World War IIBattlesSoviet invasion of PolandVilniusPolish historyLithuania
4 min read

On the evening of September 18, 1939, Lieutenant Colonel Podwysocki rode out under a flag of truce to tell the advancing Soviet armored columns that Wilno would not be defended. They shot at him. He turned his horse and rode back into the city. By then his commanding officer, General Wilhelm Okulicz-Kozaryn, had already left for the Lithuanian border with most of the garrison. Podwysocki made his choice: with the men who remained, he would fight for the city anyway. The Battle of Wilno would be brief, hopeless, and remembered for that single decision.

A City Caught Between Two Invasions

Wilno in September 1939 was a Polish city of churches, synagogues, and Baroque facades, the capital of a voivodeship Poland had recovered only twenty years earlier. The Polish defenders concentrated their strength in the west, where Hitler's armies had been pouring across the border since September 1. Then on September 17, in accordance with the secret protocol of the Molotov-Ribbentrop Pact, the Red Army crossed Poland's eastern frontier. Wilno suddenly faced an invasion the country had not planned to fight. The garrison numbered 14,000 soldiers and militia volunteers, but only 6,500 had weapons. Okulicz-Kozaryn ordered the unarmed volunteers to stay out of the fighting. He could not arm them, and he would not see them killed for nothing.

The Order to Withdraw

On September 18 around five in the afternoon, reports reached the Polish command that Soviet armored scouts were approaching from the east. The forces sent against Wilno were enormous: two cavalry divisions, three armored brigades, supporting infantry, all under commanders with revolutionary-era titles like Komandarm and Kombrig. Okulicz-Kozaryn faced an impossible calculation. Should he hold the city against odds that guaranteed defeat, or withdraw and preserve his men for another fight on Polish soil? He chose withdrawal. The Border Protection Corps, the most experienced soldiers in the garrison, would screen the retreat toward the Lithuanian frontier. The general dispatched Podwysocki to inform the Soviets that Wilno would not be defended. The bullet that nearly killed Podwysocki changed everything.

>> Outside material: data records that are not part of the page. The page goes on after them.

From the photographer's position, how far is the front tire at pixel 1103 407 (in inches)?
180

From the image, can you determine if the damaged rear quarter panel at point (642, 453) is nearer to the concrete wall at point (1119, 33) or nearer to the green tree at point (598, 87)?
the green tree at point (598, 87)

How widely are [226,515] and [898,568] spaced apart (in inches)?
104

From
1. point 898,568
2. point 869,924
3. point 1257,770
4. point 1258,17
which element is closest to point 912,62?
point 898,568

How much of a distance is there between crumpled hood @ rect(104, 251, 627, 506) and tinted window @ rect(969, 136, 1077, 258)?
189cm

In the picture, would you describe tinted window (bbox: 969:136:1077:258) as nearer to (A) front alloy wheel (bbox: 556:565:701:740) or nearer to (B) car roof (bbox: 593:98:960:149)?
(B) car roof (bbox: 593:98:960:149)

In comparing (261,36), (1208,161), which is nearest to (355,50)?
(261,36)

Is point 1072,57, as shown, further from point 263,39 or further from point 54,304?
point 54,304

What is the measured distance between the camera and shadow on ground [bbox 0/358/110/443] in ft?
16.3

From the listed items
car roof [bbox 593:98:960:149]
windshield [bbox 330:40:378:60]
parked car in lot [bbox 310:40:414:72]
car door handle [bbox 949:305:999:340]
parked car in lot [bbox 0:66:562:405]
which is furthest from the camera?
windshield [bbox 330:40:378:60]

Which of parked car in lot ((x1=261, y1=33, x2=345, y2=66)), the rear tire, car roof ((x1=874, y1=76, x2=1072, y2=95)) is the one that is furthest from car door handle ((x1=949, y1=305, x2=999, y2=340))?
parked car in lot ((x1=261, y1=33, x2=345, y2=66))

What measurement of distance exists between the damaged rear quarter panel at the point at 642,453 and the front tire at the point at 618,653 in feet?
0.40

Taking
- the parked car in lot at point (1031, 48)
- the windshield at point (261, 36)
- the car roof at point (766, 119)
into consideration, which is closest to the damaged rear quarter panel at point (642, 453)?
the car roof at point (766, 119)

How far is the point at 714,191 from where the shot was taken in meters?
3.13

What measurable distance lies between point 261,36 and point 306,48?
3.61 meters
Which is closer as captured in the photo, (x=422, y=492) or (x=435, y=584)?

The Defense Nobody Ordered

Podwysocki returned to a city his commander had effectively abandoned. Most of the troops were already moving toward Lithuania. He could have followed them. Instead he gathered what forces he could find and prepared to fight. The first Soviet attack came that evening and was repulsed. The defenders held the bridges, the most defensible chokepoints in a river city, while Soviet armor probed for openings. By nightfall the Soviets had the airfield and the Rasos Cemetery, the resting place of generations of Wilno's poets and patriots. By the morning of September 19, fresh Soviet infantry and cavalry had arrived to reinforce the armor. The poorly coordinated Polish defense, scratched together from whoever had stayed, collapsed by the afternoon. Some defenders surrendered. Others slipped away toward Lithuania. The city belonged to the Red Army.

What Was Lost, What Was Argued

Polish historians have argued about Wilno ever since. With proper organization, the city's natural defenses might have held the Soviets for several days, the way Grodno did just to the south. But days, not victory, were the most that could have been bought. The Soviets soon transferred Wilno to Lithuania under their Mutual Assistance Treaty, and Lithuanian troops marched in on October 27 and 28 to banners that read 'Inhabitants of Vilnius welcome the Lithuanian Army.' Within a year, Lithuania itself would be Soviet. The men who fought Podwysocki's brief defense were not heroes of victory; they were witnesses that someone had refused to leave the city undefended. In a war Poland could not win, the gesture mattered.

From the Air

Vilnius lies at 54.67 N, 25.32 E in southeastern Lithuania, on the Neris River. Best viewed at 6,000 to 8,000 feet to take in the historic Old Town, Gediminas Tower on its hilltop, and the surrounding wooded hills. Vilnius International Airport (EYVI) sits about 6 km south of the city center. Minsk (UMMS) is roughly 175 km southeast. Visibility in autumn often features low cloud and morning fog along the river valleys.